Short task:
Write the material out again exactly.

Information given:

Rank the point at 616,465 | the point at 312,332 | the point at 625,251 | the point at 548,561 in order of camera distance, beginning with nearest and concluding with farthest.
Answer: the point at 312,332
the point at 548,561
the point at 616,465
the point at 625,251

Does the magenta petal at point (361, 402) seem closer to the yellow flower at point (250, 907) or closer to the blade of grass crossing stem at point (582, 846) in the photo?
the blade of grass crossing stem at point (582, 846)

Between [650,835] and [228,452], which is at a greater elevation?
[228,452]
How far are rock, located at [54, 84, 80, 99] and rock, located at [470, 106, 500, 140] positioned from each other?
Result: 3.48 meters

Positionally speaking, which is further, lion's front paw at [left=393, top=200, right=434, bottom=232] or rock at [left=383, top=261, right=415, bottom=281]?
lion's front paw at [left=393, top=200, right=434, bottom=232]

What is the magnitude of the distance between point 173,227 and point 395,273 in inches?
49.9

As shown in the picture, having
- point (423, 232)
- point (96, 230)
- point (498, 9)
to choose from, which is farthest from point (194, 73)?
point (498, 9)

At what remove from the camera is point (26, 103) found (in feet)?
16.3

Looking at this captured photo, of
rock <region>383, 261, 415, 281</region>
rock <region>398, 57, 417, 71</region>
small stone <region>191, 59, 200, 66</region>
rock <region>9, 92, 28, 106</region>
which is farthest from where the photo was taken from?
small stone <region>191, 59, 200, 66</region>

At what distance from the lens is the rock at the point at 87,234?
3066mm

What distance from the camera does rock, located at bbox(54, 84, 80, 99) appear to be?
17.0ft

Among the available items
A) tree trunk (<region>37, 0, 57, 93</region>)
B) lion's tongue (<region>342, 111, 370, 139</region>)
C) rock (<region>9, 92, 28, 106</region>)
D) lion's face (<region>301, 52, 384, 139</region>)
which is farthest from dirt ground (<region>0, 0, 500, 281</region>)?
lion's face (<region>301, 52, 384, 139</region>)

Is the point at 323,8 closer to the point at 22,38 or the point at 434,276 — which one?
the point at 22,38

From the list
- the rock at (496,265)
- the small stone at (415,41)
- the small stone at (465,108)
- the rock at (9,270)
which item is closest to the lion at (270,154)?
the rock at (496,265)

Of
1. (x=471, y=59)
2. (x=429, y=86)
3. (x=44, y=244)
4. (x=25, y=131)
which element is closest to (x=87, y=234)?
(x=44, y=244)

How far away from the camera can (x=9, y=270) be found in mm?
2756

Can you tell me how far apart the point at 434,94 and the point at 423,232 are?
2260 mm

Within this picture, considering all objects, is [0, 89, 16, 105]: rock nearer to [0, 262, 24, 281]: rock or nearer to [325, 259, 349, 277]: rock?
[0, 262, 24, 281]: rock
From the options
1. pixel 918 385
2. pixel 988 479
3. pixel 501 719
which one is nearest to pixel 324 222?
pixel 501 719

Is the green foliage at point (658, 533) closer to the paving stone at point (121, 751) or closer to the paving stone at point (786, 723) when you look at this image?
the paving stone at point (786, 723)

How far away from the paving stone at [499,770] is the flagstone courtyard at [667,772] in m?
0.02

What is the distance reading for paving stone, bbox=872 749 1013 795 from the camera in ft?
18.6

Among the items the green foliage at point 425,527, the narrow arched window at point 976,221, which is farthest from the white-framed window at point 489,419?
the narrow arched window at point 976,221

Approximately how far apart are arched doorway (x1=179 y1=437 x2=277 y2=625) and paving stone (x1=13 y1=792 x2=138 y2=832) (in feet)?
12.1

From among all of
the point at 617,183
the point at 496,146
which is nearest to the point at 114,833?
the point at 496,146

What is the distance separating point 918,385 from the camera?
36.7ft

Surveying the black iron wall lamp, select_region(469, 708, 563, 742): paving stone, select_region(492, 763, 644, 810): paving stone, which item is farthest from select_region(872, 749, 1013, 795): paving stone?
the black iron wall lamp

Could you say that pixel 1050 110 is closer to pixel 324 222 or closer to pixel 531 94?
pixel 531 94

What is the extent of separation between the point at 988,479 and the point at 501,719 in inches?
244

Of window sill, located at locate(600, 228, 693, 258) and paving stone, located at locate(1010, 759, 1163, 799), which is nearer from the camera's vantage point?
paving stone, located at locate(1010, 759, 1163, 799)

Answer to this exercise:
Rank the point at 616,465 | the point at 312,332 | the point at 625,251 | the point at 548,561 in order of camera distance, beginning with nearest and concluding with farthest.
Answer: the point at 312,332
the point at 548,561
the point at 616,465
the point at 625,251

Does the magenta petal at point (361, 402) seem closer to the yellow flower at point (250, 907) or closer to the blade of grass crossing stem at point (582, 846) in the photo?
the blade of grass crossing stem at point (582, 846)

Between [650,835] and [228,452], which is at a greater elevation?
[228,452]
How far are rock, located at [54, 84, 80, 99] and rock, located at [470, 106, 500, 140] positioned from each other?
Result: 3.48 meters

Positionally speaking, which is further, lion's front paw at [left=393, top=200, right=434, bottom=232] or rock at [left=383, top=261, right=415, bottom=281]?
lion's front paw at [left=393, top=200, right=434, bottom=232]

What is the magnitude of the distance between point 173,227 and point 395,273 in inches?
49.9

As shown in the picture, having
- point (423, 232)
- point (96, 230)
- point (498, 9)
to choose from, which is farthest from point (194, 73)?
point (498, 9)

At what remove from the camera is point (26, 103) found (in feet)?
16.3

Looking at this captured photo, of
rock <region>383, 261, 415, 281</region>
rock <region>398, 57, 417, 71</region>
small stone <region>191, 59, 200, 66</region>
rock <region>9, 92, 28, 106</region>
which is farthest from where the photo was taken from?
small stone <region>191, 59, 200, 66</region>

At what distance from the lens is the rock at the point at 87,234?
3066mm

What distance from the camera does rock, located at bbox(54, 84, 80, 99) appear to be?
17.0ft

Among the available items
A) tree trunk (<region>37, 0, 57, 93</region>)
B) lion's tongue (<region>342, 111, 370, 139</region>)
C) rock (<region>9, 92, 28, 106</region>)
D) lion's face (<region>301, 52, 384, 139</region>)
which is farthest from dirt ground (<region>0, 0, 500, 281</region>)?
lion's face (<region>301, 52, 384, 139</region>)

Is the point at 323,8 closer to the point at 22,38 or the point at 434,276 — which one?
the point at 22,38

From the list
- the rock at (496,265)
- the small stone at (415,41)
- the small stone at (465,108)
- the rock at (9,270)
which item is closest to the lion at (270,154)?
the rock at (496,265)

Of
1. (x=471, y=59)
2. (x=429, y=86)
3. (x=44, y=244)
4. (x=25, y=131)
which element is closest to (x=87, y=234)?
(x=44, y=244)

How far away from the camera can (x=9, y=270) be found in mm?
2756

Can you tell me how far apart the point at 434,94 and the point at 423,232 are?
2260 mm

Within this picture, considering all objects, is [0, 89, 16, 105]: rock nearer to [0, 262, 24, 281]: rock or nearer to [325, 259, 349, 277]: rock?
[0, 262, 24, 281]: rock
From the options
1. pixel 918 385
2. pixel 988 479
3. pixel 501 719
which one is nearest to pixel 324 222?
pixel 501 719

Is the green foliage at point (658, 533) closer to the paving stone at point (121, 751) or closer to the paving stone at point (786, 723) when you look at this image?
the paving stone at point (786, 723)

How far away from the paving stone at [499,770] is the flagstone courtyard at [667,772] in m?
0.02

What is the distance reading for paving stone, bbox=872 749 1013 795 from the camera in ft?
18.6

Among the items the green foliage at point 425,527, the narrow arched window at point 976,221, which is farthest from the white-framed window at point 489,419?
the narrow arched window at point 976,221

Approximately how far apart are arched doorway (x1=179 y1=437 x2=277 y2=625) and paving stone (x1=13 y1=792 x2=138 y2=832) (in feet)?
12.1

From among all of
the point at 617,183
the point at 496,146
which is nearest to the point at 114,833?
the point at 496,146

What is the distance separating point 918,385 from the camera?
36.7ft

Surveying the black iron wall lamp, select_region(469, 708, 563, 742): paving stone, select_region(492, 763, 644, 810): paving stone, which item is farthest from select_region(872, 749, 1013, 795): paving stone?
the black iron wall lamp

Could you say that pixel 1050 110 is closer to pixel 324 222 or closer to pixel 531 94?
pixel 531 94

What is the extent of separation between the point at 988,479 and the point at 501,719 in inches?
244

Of window sill, located at locate(600, 228, 693, 258) and paving stone, located at locate(1010, 759, 1163, 799), which is nearer from the camera's vantage point?
paving stone, located at locate(1010, 759, 1163, 799)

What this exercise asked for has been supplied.